Document passage:
Antonia Sanchez-Toomey runs Tailormade Living in Enfield, north London, a company selling items such as scented candles and accessories for the home.
The BBC spoke to Ms Sanchez-Toomey ahead of the data to understand how a typical small business is faring in the current economic climate.
She says it is businesses like hers that suffer when the economy shrinks and people cut back on luxuries.
“We sell non-essential products,” she says.
“People are cutting back on those sorts of things. So they might still come in for a gift, but if they would buy a gift and then something for themselves, it’s the ‘something for themselves’ that’s not happening anymore.”
She says in 2022, sales were down year-on-year and down by about 40% over Christmas, which she says was a shock.
“And then we’ve just had our quietest January ever,” she says. “So we’ve had to make lots of cuts within the business. And that has affected some of my team members. And I’ve just got this real sense that consumer confidence is at an all-time low.”
Downturn
Most forecasters now predict 2023 will see a milder downturn than previously expected because of a fall in energy prices. But some think the UK will avoid a technical recession completely.
There was an upbeat take from the National Institute of Economic and Social Research, an economic think tank, which forecast that the UK will swerve a recession.

Task 1: In the article on Tailormade Living, why do forecasters now expect a milder downturn in 2023 than they did before?
Task 2: Continue the article on Tailormade Living from its final sentence.

Data under study:
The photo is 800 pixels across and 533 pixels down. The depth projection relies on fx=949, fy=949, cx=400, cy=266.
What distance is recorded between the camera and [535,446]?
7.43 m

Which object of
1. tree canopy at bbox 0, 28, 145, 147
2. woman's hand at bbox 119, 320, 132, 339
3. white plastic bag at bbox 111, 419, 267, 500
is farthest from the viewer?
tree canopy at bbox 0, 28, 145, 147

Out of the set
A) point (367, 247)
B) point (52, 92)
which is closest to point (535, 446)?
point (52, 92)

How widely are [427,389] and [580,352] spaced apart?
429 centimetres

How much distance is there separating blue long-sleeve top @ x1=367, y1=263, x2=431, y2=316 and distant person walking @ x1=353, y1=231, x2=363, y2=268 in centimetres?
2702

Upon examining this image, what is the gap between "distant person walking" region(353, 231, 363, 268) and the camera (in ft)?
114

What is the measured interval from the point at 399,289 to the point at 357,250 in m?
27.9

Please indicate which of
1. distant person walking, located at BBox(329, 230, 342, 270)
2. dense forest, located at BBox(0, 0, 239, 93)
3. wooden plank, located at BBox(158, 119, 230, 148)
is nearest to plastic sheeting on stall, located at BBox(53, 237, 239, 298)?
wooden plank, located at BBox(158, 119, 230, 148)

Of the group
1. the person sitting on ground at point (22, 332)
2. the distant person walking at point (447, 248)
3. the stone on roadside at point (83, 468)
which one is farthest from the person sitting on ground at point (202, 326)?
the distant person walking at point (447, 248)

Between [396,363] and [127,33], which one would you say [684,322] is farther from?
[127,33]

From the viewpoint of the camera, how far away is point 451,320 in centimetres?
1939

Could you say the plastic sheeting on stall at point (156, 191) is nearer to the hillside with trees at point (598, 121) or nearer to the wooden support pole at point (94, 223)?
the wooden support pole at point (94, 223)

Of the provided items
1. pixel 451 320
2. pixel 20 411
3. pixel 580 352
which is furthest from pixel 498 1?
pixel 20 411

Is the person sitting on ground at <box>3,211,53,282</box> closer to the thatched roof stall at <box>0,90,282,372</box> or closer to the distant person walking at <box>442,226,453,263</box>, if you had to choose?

Answer space 1: Most forecasters now expect a milder downturn in 2023 because energy prices have fallen.

Answer space 2:
But both the Bank of England and the International Monetary Fund were gloomier, expecting the UK economy to shrink in 2023.
The UK economy is more sensitive to gas prices, to rising interest rates and has a specific issue about the failure of the workforce to return to its pre-pandemic size.
The latest numbers and the early evidence from this year could still pile on the pressure for the government to do more over the workforce and over the further rise in domestic energy bills coming in the spring.
Mr Hunt will outline his plans for taxation and spending in the Budget on 15 March.
Separate statistics from the ONS showed that the UK’s annual trade deficit for goods and services widened by £85bn to £108bn in 2022 when compared with the year before mainly due to a rise in the value of imports.
This was largely driven by the soaring cost of food and fuel.